Anı, “yaşanan olaylardan belleğin sakladığı iz” ise; “hayat, anılar toplamıdır.” Herkesin, her mesleğin acı tatlı anıları vardır. Bunlar bir araya getirildiğinde o kişinin özgeçmişi veya o mesleğin tarihi yazılmış olur.
Bu açıdan Türk basın tarihinin, özellikle İzmir basınının durumu nedir?
Ömer Faruk Huyugüzel'in; Türkmen Parlak, Kaya Çelikkanat, Erkin Usman, Ahmet Yazıcıoğlu, Zeynel Kozanoğlu ve Yener Özkesen'in yazdıkları İzmir basın tarihine dip not ve bu konuda çalışacaklara kaynak niteliğindedir.
Bu satırların yazarının, müptedilik (yeni başlama) aylarını atlarsak “mukaveleli” (sözleşmeli) gazeteciliğe başlama tarihi 01 Şubat 1959 Pazartesidir. (2017 eksi 1959, eşittir 58 yıl ediyor)
Birkaç 10 yıl öncesine kadar, Türkiye'de ortalama insan ömrü yaklaşık bu kadardı. (Yüce Atatürk'ün 57, Hz. Muhammed'in 63 yaşında bu dünyadan ayrıldığını düşünelim.)
Ömrümün yaklaşık yarısını seve seve verdiğim öğrencilik hayatımdaki öğrencilerim için kullandığım bir ölçütüm (kriterim) vardır:
“Unutulmayan öğrenci yoktur; kendisini unutulmaz kılan öğrenciler vardır.”
Okumakta olduğunuz bu yazıda deli gönlüm; Ege Ekspres Gazetesi ile TRT'de başıma gelen hadiselerden bazılarını çaladaktilo paylaşmak istedi sizinle:

*Erken 60'lı yıllar. Ankara / Mamak Muhabere Okulunda vatani görevimi yapıyorum. Bir “beyaz” eşya almak için bir mağazaya girdim. Beni teğmen giysisiyle gören mağaza sahibi, yedek subay olduğumu öğrenince sivildeki işimi sordu:

-Gazeteciyim, deyince, kovarcasına kapıyı gösterip:
-Benim gazeteciye satılacak malım yok, dedi.

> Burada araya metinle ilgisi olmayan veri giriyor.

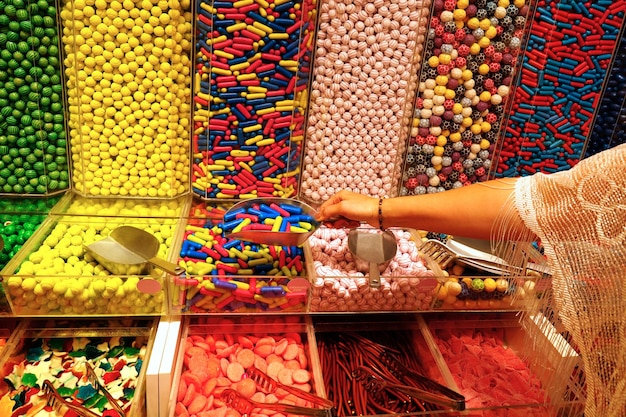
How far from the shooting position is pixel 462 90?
5.83ft

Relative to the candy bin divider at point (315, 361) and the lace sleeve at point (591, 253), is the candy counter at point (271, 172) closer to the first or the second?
the candy bin divider at point (315, 361)

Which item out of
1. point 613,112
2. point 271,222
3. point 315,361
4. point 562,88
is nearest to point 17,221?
point 271,222

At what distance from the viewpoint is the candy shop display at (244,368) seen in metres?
1.43

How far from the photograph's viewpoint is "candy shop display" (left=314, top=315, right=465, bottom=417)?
1.49 metres

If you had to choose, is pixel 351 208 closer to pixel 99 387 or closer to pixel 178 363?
pixel 178 363

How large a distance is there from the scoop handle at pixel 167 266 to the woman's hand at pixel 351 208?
461 millimetres

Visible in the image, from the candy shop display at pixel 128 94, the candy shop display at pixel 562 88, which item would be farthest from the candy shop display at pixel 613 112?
the candy shop display at pixel 128 94

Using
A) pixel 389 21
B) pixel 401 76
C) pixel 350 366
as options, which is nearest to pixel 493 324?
pixel 350 366

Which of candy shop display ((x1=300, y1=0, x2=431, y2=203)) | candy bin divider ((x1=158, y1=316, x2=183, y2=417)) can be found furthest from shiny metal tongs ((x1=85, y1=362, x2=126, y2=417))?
candy shop display ((x1=300, y1=0, x2=431, y2=203))

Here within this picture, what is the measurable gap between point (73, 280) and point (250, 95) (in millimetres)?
793

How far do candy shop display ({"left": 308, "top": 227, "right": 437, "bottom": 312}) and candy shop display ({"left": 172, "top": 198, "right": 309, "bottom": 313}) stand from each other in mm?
57

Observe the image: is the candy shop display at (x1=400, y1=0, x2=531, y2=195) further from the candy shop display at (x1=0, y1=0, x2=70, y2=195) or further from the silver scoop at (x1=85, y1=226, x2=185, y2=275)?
the candy shop display at (x1=0, y1=0, x2=70, y2=195)

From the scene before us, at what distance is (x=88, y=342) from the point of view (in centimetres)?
158

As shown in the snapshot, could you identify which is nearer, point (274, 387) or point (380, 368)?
point (274, 387)
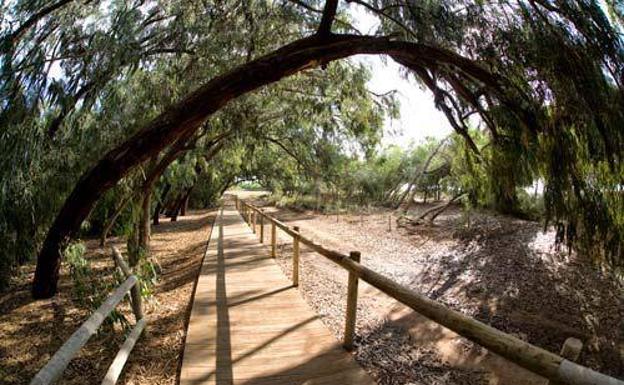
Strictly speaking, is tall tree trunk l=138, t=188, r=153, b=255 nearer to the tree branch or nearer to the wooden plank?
the tree branch

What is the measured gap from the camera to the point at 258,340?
12.2ft

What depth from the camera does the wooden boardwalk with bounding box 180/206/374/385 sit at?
10.00 feet

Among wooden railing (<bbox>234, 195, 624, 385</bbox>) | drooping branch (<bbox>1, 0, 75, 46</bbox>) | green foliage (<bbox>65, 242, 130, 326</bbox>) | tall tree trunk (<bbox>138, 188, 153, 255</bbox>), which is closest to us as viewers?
wooden railing (<bbox>234, 195, 624, 385</bbox>)

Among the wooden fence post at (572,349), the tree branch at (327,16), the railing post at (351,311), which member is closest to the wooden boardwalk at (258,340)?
the railing post at (351,311)

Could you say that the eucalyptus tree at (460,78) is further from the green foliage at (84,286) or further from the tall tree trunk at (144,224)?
the tall tree trunk at (144,224)

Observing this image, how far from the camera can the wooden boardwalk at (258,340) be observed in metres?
3.05

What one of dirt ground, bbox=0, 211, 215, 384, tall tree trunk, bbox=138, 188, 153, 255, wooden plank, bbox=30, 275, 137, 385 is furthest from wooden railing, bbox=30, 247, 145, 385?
tall tree trunk, bbox=138, 188, 153, 255

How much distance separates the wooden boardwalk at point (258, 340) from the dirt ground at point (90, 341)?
267mm

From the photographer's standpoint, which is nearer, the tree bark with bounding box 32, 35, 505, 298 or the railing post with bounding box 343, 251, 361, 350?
the railing post with bounding box 343, 251, 361, 350

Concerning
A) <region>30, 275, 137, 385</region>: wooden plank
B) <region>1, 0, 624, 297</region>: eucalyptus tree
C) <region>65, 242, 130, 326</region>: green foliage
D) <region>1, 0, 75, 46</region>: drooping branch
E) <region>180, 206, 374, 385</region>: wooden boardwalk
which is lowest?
<region>180, 206, 374, 385</region>: wooden boardwalk

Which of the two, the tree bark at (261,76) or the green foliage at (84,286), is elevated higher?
the tree bark at (261,76)

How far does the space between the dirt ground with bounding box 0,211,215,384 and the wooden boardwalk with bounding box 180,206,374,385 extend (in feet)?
0.88

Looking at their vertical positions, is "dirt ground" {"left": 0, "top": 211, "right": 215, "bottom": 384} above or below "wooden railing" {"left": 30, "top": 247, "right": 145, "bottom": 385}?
below

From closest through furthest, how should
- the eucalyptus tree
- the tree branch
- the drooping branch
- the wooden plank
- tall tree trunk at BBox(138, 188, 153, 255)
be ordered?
the wooden plank → the eucalyptus tree → the drooping branch → the tree branch → tall tree trunk at BBox(138, 188, 153, 255)
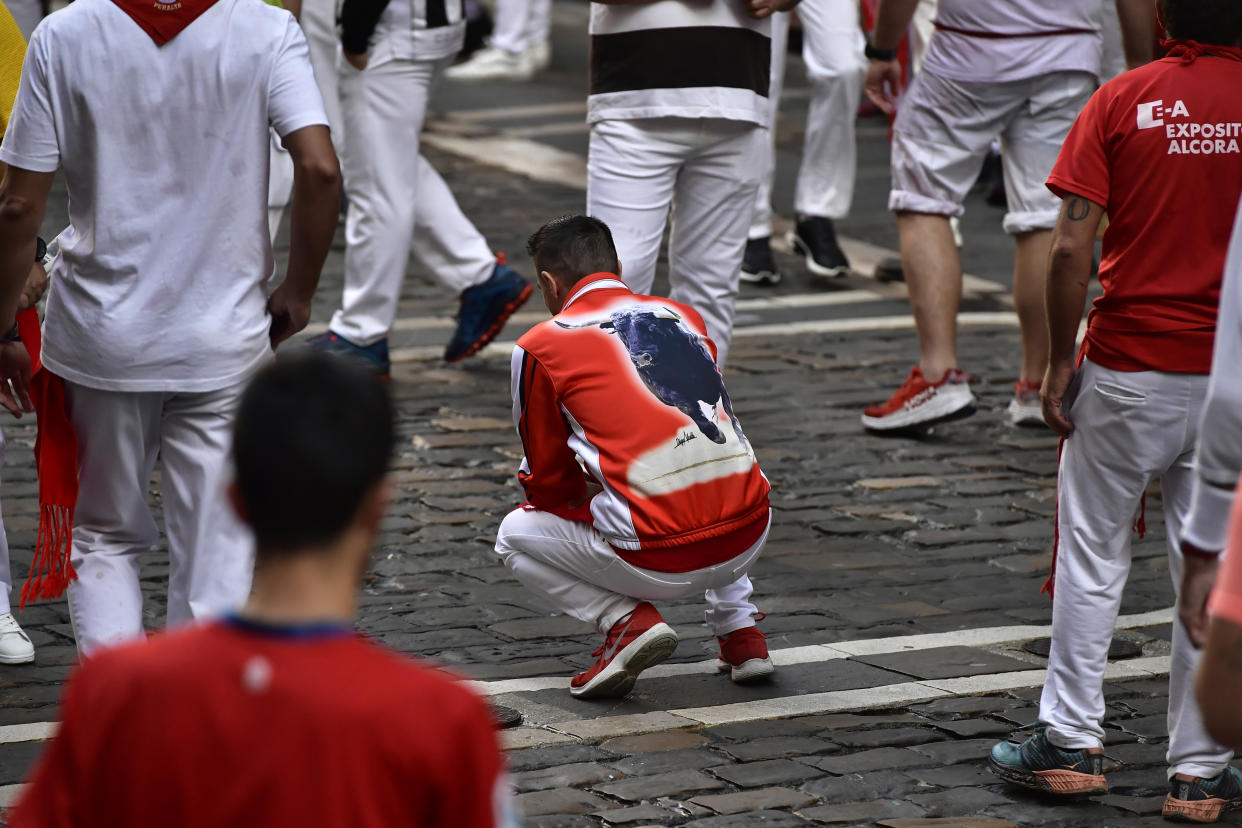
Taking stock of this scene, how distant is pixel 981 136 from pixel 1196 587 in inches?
175

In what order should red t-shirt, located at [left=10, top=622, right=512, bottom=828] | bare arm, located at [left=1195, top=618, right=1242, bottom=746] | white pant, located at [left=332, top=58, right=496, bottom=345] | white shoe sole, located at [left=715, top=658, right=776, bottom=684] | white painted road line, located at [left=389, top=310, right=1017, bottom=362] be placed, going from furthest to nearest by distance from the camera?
white painted road line, located at [left=389, top=310, right=1017, bottom=362] < white pant, located at [left=332, top=58, right=496, bottom=345] < white shoe sole, located at [left=715, top=658, right=776, bottom=684] < bare arm, located at [left=1195, top=618, right=1242, bottom=746] < red t-shirt, located at [left=10, top=622, right=512, bottom=828]

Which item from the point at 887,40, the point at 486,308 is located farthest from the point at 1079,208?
the point at 486,308

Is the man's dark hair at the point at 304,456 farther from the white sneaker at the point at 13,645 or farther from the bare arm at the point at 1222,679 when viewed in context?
the white sneaker at the point at 13,645

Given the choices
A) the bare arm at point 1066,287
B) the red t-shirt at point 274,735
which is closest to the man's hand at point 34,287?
the bare arm at point 1066,287

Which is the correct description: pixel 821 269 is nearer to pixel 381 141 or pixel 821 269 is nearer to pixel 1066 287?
pixel 381 141

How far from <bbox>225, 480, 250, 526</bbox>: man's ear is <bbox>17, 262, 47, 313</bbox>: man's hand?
7.80 feet

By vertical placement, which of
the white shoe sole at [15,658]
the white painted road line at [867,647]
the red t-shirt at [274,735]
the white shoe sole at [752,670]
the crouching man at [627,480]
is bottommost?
the white painted road line at [867,647]

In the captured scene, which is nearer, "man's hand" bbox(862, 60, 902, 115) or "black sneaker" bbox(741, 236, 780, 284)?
"man's hand" bbox(862, 60, 902, 115)

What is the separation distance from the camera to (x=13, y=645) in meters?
4.63

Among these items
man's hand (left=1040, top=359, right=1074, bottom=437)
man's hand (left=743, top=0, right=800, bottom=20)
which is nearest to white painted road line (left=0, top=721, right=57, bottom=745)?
man's hand (left=1040, top=359, right=1074, bottom=437)

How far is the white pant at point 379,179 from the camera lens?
7.27m

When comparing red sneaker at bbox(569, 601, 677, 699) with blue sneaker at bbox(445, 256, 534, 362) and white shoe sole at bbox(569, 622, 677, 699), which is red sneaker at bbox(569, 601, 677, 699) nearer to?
white shoe sole at bbox(569, 622, 677, 699)

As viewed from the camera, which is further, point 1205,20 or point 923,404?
point 923,404

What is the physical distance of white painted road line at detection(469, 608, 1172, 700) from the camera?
4590mm
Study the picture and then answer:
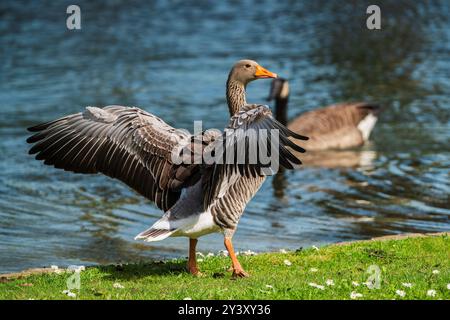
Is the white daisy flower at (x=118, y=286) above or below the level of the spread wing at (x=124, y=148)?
below

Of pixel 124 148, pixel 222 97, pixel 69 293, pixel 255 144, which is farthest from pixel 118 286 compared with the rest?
pixel 222 97

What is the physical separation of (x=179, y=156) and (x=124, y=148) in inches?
25.0

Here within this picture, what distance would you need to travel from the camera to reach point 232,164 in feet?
27.9

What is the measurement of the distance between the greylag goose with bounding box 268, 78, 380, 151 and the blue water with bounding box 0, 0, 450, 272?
1.45 ft

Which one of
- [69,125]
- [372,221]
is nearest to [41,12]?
[372,221]

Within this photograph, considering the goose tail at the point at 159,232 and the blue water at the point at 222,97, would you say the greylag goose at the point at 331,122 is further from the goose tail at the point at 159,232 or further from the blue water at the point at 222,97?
the goose tail at the point at 159,232

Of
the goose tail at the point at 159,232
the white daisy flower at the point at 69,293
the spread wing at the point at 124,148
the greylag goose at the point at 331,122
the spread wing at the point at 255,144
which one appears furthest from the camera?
the greylag goose at the point at 331,122

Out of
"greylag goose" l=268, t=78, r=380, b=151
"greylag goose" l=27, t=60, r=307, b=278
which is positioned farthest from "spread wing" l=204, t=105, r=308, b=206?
"greylag goose" l=268, t=78, r=380, b=151

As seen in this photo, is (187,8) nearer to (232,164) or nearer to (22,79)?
(22,79)

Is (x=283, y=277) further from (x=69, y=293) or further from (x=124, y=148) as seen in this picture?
(x=69, y=293)

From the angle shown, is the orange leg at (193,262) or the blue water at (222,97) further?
the blue water at (222,97)

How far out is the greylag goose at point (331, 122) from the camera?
60.8ft

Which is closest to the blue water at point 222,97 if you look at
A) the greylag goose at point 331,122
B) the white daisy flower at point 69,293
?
the greylag goose at point 331,122

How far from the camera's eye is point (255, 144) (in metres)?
8.35
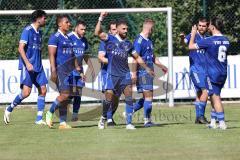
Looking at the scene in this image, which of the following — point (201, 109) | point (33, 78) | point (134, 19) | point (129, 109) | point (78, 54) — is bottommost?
point (201, 109)

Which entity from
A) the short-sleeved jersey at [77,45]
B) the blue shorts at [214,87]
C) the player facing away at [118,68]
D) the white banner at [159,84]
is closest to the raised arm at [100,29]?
the player facing away at [118,68]

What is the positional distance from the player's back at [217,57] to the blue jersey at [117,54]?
1535mm

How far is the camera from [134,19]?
23875 millimetres

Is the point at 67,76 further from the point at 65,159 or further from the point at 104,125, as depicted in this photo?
the point at 65,159

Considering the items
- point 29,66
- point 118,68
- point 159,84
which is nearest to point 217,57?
point 118,68

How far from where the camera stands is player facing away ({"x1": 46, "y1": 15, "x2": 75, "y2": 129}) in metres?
15.0

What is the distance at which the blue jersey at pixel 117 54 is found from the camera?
577 inches

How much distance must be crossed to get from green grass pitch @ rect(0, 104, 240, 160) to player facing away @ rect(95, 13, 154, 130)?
1.48 feet

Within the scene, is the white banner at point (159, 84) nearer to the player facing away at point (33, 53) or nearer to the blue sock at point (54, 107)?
the player facing away at point (33, 53)

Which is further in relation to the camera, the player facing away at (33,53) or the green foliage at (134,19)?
the green foliage at (134,19)

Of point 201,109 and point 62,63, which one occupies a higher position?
point 62,63

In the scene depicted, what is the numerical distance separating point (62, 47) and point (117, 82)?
1394 millimetres

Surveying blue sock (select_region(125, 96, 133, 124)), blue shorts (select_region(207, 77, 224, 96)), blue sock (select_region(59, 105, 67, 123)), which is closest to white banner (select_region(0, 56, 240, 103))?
blue sock (select_region(59, 105, 67, 123))

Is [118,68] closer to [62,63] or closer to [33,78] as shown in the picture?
[62,63]
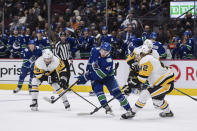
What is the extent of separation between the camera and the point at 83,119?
7.29 meters

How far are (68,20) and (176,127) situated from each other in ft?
28.4

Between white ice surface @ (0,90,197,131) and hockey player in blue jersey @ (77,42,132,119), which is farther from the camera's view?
hockey player in blue jersey @ (77,42,132,119)

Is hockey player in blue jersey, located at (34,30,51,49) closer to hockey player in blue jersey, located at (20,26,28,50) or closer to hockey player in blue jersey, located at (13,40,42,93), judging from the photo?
hockey player in blue jersey, located at (13,40,42,93)

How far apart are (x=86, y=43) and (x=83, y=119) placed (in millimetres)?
5313

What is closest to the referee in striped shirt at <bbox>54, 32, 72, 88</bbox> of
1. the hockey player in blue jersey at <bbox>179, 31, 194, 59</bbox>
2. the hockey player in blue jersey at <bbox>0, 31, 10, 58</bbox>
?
the hockey player in blue jersey at <bbox>0, 31, 10, 58</bbox>

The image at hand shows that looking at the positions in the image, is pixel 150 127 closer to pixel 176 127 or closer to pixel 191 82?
pixel 176 127

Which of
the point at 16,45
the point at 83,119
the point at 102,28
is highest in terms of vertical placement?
the point at 102,28

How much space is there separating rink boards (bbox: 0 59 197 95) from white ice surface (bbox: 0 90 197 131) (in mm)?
1370

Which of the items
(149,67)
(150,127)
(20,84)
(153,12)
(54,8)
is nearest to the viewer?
(150,127)

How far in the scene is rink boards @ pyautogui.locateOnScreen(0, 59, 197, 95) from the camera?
11.1 meters

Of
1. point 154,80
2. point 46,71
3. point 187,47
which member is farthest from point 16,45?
point 154,80

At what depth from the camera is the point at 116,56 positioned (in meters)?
12.3

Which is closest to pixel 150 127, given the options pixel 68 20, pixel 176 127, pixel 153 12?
pixel 176 127

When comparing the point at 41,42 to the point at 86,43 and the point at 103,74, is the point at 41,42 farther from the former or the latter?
the point at 103,74
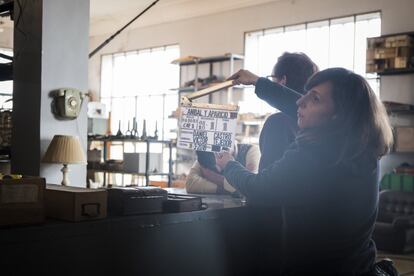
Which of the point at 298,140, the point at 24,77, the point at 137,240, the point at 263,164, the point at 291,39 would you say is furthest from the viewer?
the point at 291,39

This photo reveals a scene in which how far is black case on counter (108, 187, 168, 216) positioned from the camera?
1825mm

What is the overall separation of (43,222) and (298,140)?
852 mm

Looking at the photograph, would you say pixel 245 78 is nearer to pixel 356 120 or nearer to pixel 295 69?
pixel 295 69

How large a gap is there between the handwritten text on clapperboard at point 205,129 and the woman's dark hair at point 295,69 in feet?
1.09

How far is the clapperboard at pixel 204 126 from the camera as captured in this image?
2.35 metres

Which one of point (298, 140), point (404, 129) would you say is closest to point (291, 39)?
point (404, 129)

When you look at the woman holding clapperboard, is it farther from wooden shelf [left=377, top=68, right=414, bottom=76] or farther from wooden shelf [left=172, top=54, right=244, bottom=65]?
wooden shelf [left=172, top=54, right=244, bottom=65]

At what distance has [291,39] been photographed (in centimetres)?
854

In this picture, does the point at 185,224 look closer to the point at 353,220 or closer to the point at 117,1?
the point at 353,220

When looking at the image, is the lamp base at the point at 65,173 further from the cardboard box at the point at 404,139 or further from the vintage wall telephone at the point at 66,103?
the cardboard box at the point at 404,139

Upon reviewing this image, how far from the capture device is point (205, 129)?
7.75 feet

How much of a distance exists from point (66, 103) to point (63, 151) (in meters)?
0.38

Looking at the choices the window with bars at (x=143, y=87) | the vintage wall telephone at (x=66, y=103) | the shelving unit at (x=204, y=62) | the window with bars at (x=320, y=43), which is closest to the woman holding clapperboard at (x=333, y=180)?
the vintage wall telephone at (x=66, y=103)

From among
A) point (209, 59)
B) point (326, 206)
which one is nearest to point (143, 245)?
point (326, 206)
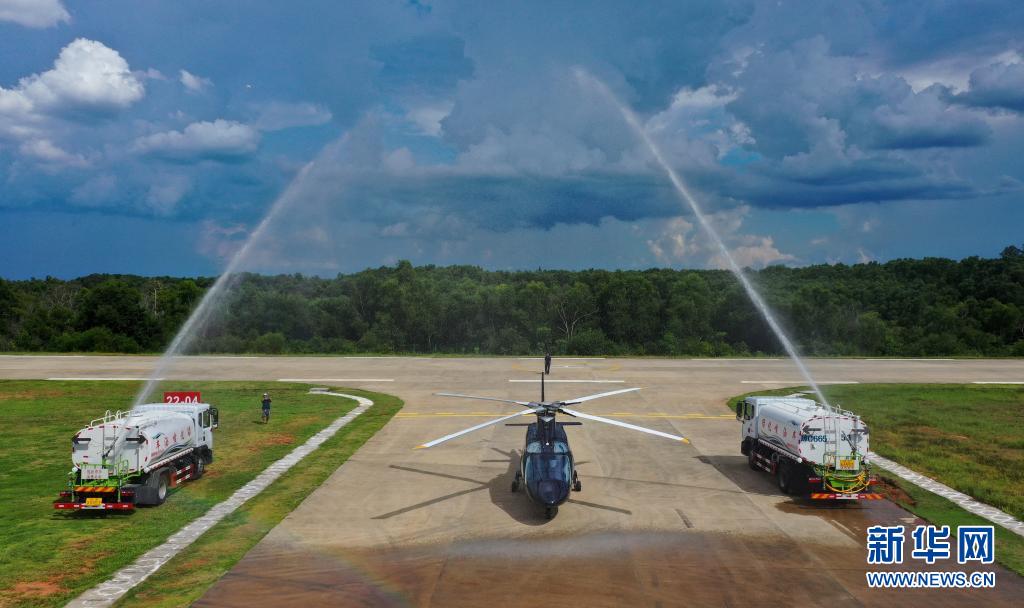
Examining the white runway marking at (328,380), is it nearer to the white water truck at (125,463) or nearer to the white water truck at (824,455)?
the white water truck at (125,463)

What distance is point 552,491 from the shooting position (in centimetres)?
2377

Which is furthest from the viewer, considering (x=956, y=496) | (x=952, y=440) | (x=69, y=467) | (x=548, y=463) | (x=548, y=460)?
(x=952, y=440)

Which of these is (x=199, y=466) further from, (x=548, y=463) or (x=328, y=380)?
(x=328, y=380)

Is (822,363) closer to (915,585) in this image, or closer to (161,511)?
(915,585)

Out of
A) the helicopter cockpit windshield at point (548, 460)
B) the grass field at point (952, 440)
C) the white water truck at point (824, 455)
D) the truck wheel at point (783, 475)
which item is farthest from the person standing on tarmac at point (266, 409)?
the grass field at point (952, 440)

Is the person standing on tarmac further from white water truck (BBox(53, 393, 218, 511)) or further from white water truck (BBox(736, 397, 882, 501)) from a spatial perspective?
white water truck (BBox(736, 397, 882, 501))

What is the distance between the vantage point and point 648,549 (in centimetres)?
2202

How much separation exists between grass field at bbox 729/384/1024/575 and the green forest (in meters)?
50.5

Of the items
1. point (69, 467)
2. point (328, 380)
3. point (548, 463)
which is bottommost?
point (69, 467)

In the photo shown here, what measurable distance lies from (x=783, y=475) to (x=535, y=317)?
10196 cm

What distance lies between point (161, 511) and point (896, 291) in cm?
15363

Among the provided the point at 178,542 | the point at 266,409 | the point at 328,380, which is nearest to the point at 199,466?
the point at 178,542

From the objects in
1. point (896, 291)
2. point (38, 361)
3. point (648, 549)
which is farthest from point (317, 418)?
point (896, 291)

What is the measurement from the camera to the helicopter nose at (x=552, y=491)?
23688mm
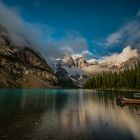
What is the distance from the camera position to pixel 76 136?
1002 inches

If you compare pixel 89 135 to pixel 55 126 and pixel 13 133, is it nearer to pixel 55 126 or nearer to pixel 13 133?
pixel 55 126

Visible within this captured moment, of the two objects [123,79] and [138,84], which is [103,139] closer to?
[138,84]

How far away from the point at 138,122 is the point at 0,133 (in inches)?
928

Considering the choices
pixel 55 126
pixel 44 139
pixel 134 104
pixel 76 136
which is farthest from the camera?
pixel 134 104

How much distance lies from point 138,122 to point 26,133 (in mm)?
20420

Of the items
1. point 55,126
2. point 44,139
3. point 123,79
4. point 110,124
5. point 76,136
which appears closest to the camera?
point 44,139

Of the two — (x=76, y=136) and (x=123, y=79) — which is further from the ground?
(x=123, y=79)

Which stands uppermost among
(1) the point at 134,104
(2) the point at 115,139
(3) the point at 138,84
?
(3) the point at 138,84

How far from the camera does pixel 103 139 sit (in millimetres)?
24531

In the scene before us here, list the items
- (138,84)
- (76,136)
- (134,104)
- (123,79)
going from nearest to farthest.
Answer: (76,136), (134,104), (138,84), (123,79)

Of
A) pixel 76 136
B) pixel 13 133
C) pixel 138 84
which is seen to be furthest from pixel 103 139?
pixel 138 84

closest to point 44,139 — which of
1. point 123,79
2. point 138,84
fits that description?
point 138,84

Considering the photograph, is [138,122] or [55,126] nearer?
[55,126]

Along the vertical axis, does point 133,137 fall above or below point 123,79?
below
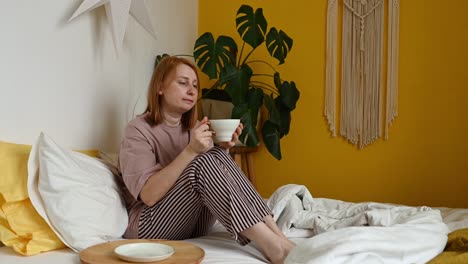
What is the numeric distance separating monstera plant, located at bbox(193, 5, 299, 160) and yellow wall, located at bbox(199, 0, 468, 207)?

Başımdan aşağı kaynar sular döküldü demeyeceğim; “eyvah” dedim, “bizim kutsal mesleğimiz böyle güvensizlik yaratmışsa işimiz zor” diye hayıflandım. 60'lı yılların ortalarında başlayan ve hala sürüp giden öğreticiliğim boyunca öğrencilerime her şeyden önce şunu öğretmeye çalıştım:

-Gazeteciliğin yarısı dürüstlüktür... Dürüstlüğü sevgi, bilgi ve zamanlama izlese gerektir.

* İsmim gibi beraberimde gezdirdiğim bir inancım var: “Gazeteciliği itibarsızlaştıranlar bu mesleğe mensup olmayıp, gazetecilik taslayanlardır.”
Böylesi densizler, "yüksek dağları da ben yarattım" gibilerden hava basmaya kalkışırlar. Pazarda ısırgan otu satmak yerine, piyasada kalemlerini satarlar. Attılar mı mangalda kül bırakmazlar! Rüzgara göre yön değiştiren rüzgar horozlarıdırlar. Belirgin özellikleri arsızlık, yüzsüzlük ve sırnaşıklıktır. Gazetecilik jargonunda “mürettep” ya da "asparagas" denilen kepazelik, tam onlara göredir.
İşin acı tarafı “yatsı olmadan mumları sönünceye kadar” yarattıkları tahribatı telafi etmek kolay değildir.
* Bir gün, sivri akıllı bir müptedi (işin başında) veletle karşılaştım. Elinde iki şiş vardı. Hayli uzunca olan boyuyla bana tepeden bakarak:
-Şadan bey, dedi, "biliyor musun ben nereye gidiyorum?"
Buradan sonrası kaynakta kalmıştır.